To take another analogy, researchers have recently found that artificial intelligence can predict breast cancer risk better than standard tools, but we don't actually know how AI does it: https://news.yahoo.com/ai-predicts-5-breast-cancer-163234619.html. Because seemingly mundane pieces of information can be combined in obscure or unknowable ways, it would not be possible to protect a patient's privacy just by blacking out specific parts of a CT scan because we don't know which parts of the image were used by the algorithm to arrive at its diagnosis. The entire scan would have to be disassociated from the patient.

Just to be clear, I have no objection to not exporting appointments marked as private, if that's something you planned to do. Marking appointments as private is not mutually exclusive with setting a date range for data export. But marking certain appointments as private or encrypting individual appointments assumes that privacy can be adequately protected by redacting only specific appointments. But as I tried to show above, even mundane appointments can be revealing in sufficient quantity.
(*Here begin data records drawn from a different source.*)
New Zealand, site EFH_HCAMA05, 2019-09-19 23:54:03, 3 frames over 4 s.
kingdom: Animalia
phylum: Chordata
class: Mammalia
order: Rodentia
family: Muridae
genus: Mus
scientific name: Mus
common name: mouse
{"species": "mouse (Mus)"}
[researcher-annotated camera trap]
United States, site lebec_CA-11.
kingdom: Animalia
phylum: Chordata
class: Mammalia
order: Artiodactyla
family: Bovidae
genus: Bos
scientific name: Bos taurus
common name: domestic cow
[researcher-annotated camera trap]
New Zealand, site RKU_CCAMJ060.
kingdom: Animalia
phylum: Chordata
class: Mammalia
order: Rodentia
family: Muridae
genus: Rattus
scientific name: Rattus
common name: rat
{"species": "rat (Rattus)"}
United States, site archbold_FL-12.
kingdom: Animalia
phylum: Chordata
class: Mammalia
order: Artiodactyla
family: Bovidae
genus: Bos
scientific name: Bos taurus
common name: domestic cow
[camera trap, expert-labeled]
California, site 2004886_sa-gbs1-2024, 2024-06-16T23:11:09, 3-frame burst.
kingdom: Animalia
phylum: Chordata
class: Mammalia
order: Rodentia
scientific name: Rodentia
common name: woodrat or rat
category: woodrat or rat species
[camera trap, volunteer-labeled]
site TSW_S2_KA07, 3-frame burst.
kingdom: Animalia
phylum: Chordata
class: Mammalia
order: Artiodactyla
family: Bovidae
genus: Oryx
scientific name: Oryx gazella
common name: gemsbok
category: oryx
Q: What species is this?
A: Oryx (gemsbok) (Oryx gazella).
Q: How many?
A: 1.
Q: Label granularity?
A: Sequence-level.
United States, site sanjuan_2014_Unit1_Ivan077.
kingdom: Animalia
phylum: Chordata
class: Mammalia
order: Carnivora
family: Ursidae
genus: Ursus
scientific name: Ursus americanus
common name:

For my particular situation, I just don't think flagging individual appointments manually is a replacement for not having older data in the .ics file in the first place. I figured since there was already a feature to only export the past year of data, extending the feature to a custom range (or, as you said, having a single new menu export option with a date range) should not be too much more work.

I have long had suitable mobile third party calendar apps in mind, but I've never felt comfortable exporting an entire year of data from Borg to use them. To this day, the main reason I don't use a calendar on my phone is because Borg is my main calendar and I can't export Borg data by date.